European Council reaches agreement on ESG rating providers

The European Council has reached an agreement on a proposal to regulate environment, social and governance (ESG) rating providers  under the supervision of the European Securities and Markets Authority (ESMA).

The new rules aim to strengthen the reliability and comparability of ESG ratings by improving the transparency and integrity of the operations of the providers.

The aim is to make them more comparable and prevent potential conflicts of interests.

Under the proposed rules, ESG rating providers must disclose their methodology and sources of information.
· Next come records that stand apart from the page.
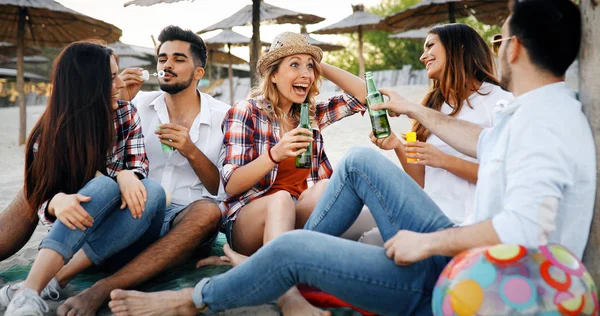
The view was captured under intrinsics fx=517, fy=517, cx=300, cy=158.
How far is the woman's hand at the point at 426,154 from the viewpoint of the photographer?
2.74 metres

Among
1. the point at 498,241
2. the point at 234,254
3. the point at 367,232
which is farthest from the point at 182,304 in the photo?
the point at 498,241

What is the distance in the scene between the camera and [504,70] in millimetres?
1926

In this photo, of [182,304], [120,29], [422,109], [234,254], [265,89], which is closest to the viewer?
[182,304]

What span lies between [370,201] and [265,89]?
1.33 meters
The proposals, which were initially released by the European Commission in June 2023, were in response to concerns raised by ESMA about the current lack of regulation and potential risk to investors.

The Commission initially wanted a separation of business activities such as consulting or credit ratings from ESG ratings.

However, the Council’s position would not require a division of legal entities for these activities, as long as the providers establish a clear distinction between them as well as implement measures to avoid conflicts of interest.

The Council’s position also includes a temporary optional three-year regime for smaller ESG ratings providers, with no supervisory fees paid to the regulator and lighter compliance requirements.

Negotiations on the new regulation between the EU Parliament and Council are expected to begin in early 2024.

Last December, the Monetary Authority of Singapore (MAS) also issued a Code of Conduct for providers of ESG rating and data products.

The regulator established voluntary industry principles on transparency in methodologies and data sources, governance, and management of conflicts of interest.